A parti-coloured ghost that stalks for penance?

Ah! a good head of hair, if she had kept it A thought less lank; a handsome face too, trust me, But worn to fiddle-strings; well, we'll be knightly--

[As Elizabeth meets him.]

Stop, my fair queen of rags and patches, turn Those solemn eyes a moment from your distaff, And say, what tidings your magnificence Can bring us of the Princess?

Eliz. I am she.

[Count Pama crosses himself and falls on his knees.]

C. Pama. O blessed saints and martyrs! Open, earth!

And hide my recreant knighthood in thy gulf!

Yet, mercy, Madam! for till this strange day Who e'er saw spinning wool, like village-maid, A royal scion?

C. Wal. [kneeling]. My beloved mistress!

Eliz. Ah! faithful friend! Rise, gentles, rise, for shame; Nay, blush not, gallant sir. You have seen, ere now, Kings' daughters do worse things than spinning wool, Yet never reddened. Speak your errand out.

C. Pama. I from your father, Madam--

Eliz. Oh! I divine; And grieve that you so far have journeyed, sir, Upon a bootless quest.

C. Pama.

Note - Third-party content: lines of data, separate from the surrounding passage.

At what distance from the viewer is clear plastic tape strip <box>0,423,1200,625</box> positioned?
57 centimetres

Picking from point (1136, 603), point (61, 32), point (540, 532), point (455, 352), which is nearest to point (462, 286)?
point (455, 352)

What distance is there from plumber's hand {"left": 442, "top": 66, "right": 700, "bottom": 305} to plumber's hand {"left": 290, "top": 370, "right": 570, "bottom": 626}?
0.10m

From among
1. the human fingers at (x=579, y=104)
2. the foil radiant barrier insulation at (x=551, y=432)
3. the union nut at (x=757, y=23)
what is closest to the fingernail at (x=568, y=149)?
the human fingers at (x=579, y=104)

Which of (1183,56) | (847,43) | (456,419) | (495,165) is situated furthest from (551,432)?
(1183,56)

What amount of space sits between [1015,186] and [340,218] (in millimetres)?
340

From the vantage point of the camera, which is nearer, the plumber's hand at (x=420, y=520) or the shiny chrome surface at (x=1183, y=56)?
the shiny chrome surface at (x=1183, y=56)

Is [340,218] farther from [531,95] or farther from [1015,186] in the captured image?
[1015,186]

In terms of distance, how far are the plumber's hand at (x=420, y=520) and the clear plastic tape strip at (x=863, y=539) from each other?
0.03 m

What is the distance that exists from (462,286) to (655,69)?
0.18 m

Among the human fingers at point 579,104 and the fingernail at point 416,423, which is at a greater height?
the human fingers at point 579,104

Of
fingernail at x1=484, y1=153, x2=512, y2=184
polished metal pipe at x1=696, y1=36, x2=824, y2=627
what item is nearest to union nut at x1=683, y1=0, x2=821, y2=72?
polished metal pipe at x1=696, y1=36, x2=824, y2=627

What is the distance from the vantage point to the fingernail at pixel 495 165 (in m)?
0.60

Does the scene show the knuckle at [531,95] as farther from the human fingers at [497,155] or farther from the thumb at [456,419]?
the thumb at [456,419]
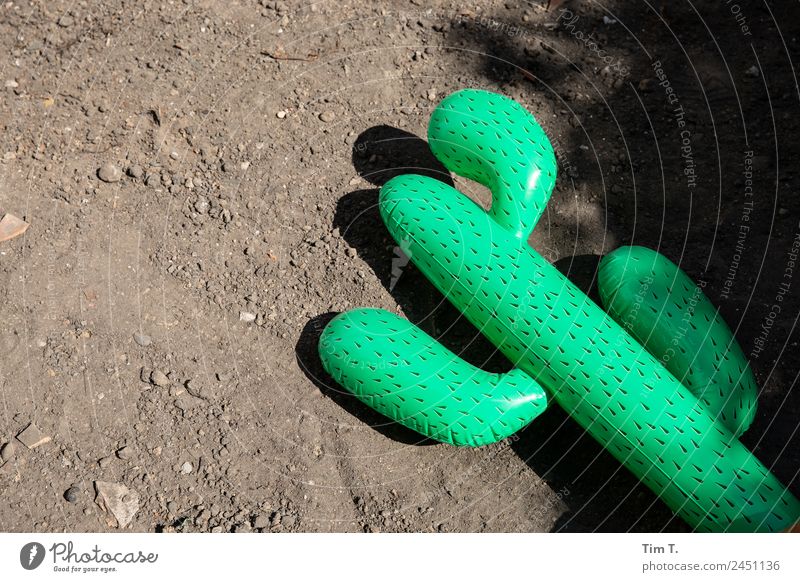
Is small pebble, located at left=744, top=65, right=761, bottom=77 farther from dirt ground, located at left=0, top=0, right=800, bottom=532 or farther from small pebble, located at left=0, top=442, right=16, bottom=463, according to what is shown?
small pebble, located at left=0, top=442, right=16, bottom=463

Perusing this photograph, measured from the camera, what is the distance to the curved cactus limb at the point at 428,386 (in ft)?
9.23

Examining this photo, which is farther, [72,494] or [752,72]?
[752,72]

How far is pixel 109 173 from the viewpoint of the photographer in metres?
3.57

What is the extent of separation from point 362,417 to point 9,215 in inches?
61.6

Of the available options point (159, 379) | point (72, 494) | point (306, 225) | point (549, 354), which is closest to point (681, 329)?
point (549, 354)

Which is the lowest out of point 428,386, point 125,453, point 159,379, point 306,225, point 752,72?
point 125,453

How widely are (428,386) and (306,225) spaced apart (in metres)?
1.01

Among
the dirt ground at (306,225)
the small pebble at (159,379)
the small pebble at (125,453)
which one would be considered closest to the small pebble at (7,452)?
the dirt ground at (306,225)

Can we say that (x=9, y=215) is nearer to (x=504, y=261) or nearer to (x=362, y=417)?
(x=362, y=417)

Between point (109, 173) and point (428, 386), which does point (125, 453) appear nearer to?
point (428, 386)
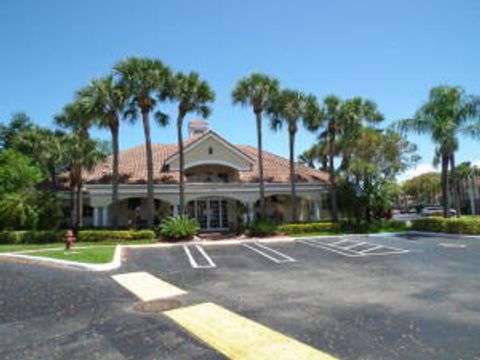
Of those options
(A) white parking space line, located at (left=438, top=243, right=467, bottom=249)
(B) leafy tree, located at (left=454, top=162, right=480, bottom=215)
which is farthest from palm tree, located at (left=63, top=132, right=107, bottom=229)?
(B) leafy tree, located at (left=454, top=162, right=480, bottom=215)

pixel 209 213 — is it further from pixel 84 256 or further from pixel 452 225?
pixel 452 225

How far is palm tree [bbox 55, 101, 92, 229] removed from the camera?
73.7 feet

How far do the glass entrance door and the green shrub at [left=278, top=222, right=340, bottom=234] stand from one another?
5790 mm

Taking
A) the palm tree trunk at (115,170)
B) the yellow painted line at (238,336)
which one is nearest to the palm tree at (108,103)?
the palm tree trunk at (115,170)

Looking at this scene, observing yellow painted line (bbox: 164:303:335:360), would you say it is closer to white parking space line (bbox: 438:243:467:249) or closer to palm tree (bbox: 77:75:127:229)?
white parking space line (bbox: 438:243:467:249)

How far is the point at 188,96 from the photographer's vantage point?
23.7 metres

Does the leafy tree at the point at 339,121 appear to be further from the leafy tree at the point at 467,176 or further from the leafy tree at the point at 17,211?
the leafy tree at the point at 467,176

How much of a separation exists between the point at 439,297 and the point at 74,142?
Answer: 832 inches

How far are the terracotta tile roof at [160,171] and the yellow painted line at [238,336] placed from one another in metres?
19.5

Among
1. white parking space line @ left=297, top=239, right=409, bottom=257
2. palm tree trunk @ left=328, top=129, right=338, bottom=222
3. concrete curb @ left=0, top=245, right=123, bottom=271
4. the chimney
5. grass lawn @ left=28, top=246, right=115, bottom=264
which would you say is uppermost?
the chimney

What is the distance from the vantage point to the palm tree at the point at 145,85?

But hear me, Madam-- If you return with me (o'erwhelming honour!

For such mean bodyguard too precious treasure) Your father offers to you half his wealth; And countless hosts, whose swift and loyal blades From traitorous grasp shall vindicate your crown.

Eliz. Wealth? I have proved it, and have tossed it from me: I will not stoop again to load with clay.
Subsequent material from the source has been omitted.